* _YOUR OBJECTIVE_:
The response should be the records below, repeated exactly, with each picture left out.

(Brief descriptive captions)
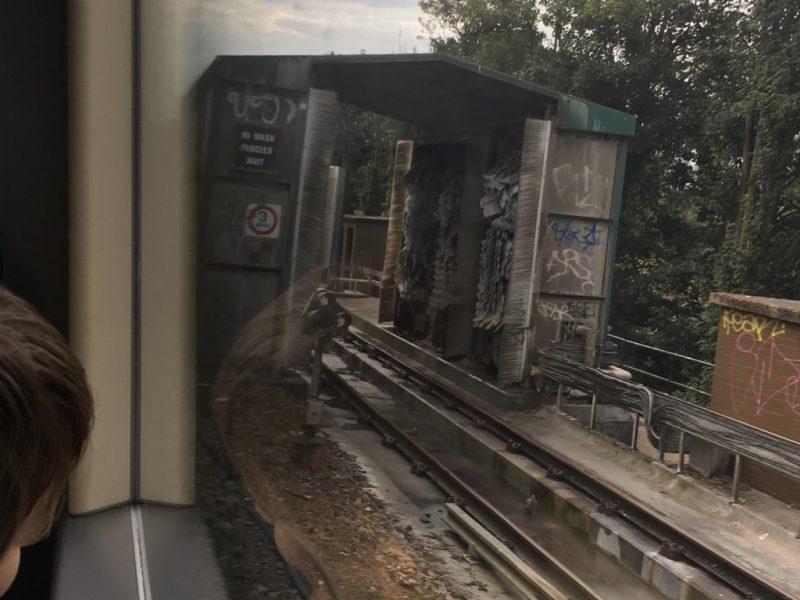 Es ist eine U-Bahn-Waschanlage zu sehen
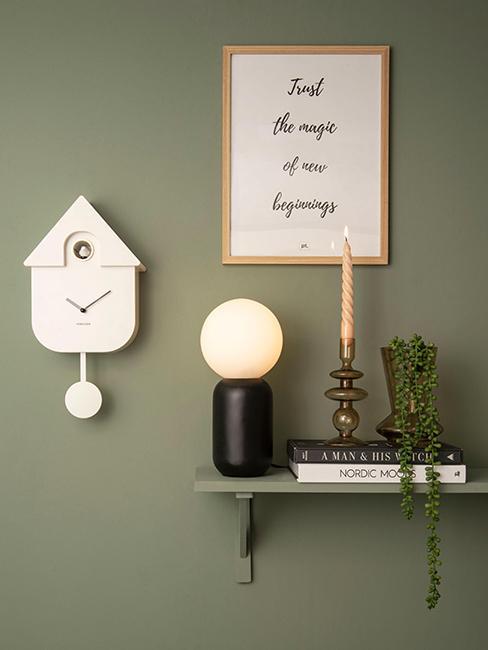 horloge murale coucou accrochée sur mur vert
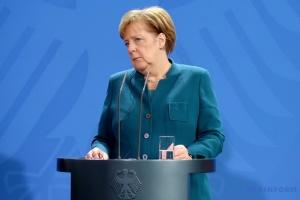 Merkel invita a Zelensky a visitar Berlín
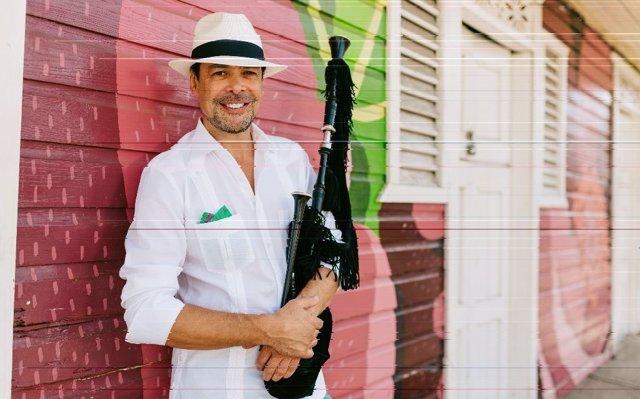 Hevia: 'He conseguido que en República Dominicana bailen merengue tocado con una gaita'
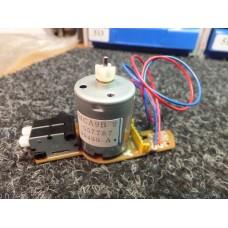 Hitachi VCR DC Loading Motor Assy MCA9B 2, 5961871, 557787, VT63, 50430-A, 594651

* _ANSWER TO THIS PROBLEM_:
 Es ist eine U-Bahn-Waschanlage zu sehen
 horloge murale coucou accrochée sur mur vert
 Merkel invita a Zelensky a visitar Berlín
 Hevia: 'He conseguido que en República Dominicana bailen merengue tocado con una gaita'
 Hitachi VCR DC Loading Motor Assy MCA9B 2, 5961871, 557787, VT63, 50430-A, 594651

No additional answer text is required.